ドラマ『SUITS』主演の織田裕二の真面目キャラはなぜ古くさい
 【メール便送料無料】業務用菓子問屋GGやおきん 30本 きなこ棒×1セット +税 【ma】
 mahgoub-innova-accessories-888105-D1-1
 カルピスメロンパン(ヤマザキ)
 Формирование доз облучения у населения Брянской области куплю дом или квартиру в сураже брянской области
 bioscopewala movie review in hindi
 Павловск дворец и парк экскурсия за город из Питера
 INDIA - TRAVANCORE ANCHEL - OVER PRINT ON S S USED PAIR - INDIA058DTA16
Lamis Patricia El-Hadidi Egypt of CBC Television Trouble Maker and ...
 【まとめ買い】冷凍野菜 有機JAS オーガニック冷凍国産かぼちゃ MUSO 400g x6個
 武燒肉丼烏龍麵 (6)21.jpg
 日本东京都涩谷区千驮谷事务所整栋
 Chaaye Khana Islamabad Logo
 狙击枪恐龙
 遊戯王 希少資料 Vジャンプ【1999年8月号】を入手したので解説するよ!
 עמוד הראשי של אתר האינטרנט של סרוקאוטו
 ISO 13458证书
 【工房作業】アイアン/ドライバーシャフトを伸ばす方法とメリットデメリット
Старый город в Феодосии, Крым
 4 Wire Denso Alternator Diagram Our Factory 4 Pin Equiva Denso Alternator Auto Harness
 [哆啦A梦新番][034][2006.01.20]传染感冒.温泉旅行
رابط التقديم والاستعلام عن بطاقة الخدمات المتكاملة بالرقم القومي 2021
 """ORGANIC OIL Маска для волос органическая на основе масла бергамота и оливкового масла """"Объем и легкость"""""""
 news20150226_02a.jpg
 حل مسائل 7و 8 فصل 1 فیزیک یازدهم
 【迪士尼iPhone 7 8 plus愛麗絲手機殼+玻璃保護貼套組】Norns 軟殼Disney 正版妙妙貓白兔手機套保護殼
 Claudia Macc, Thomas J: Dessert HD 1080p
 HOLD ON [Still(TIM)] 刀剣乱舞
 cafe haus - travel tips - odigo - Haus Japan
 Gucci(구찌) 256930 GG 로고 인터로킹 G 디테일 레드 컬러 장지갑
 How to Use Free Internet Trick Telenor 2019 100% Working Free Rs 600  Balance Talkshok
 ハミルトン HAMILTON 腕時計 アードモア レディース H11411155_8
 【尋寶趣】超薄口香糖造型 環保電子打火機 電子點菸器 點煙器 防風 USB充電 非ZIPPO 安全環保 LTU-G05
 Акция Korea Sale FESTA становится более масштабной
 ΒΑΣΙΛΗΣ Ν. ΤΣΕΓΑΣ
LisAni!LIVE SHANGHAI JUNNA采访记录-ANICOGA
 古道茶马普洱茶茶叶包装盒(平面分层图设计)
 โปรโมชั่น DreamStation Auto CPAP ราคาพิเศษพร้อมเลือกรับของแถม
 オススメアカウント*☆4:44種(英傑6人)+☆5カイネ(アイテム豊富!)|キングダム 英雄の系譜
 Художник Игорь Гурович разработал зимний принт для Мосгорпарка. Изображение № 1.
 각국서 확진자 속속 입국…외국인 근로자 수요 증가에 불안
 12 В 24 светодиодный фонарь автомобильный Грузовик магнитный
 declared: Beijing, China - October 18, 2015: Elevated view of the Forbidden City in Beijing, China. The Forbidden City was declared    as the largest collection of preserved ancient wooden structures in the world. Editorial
========================================================================
» **Exercise aim**
For this exercise, copy word for word the line that contains "Художник Игорь Гурович" and every line after it, ending with the last line of the entries above.

» **Answer to the problem**
 Художник Игорь Гурович разработал зимний принт для Мосгорпарка. Изображение № 1.
 각국서 확진자 속속 입국…외국인 근로자 수요 증가에 불안
 12 В 24 светодиодный фонарь автомобильный Грузовик магнитный
 declared: Beijing, China - October 18, 2015: Elevated view of the Forbidden City in Beijing, China. The Forbidden City was declared    as the largest collection of preserved ancient wooden structures in the world. Editorial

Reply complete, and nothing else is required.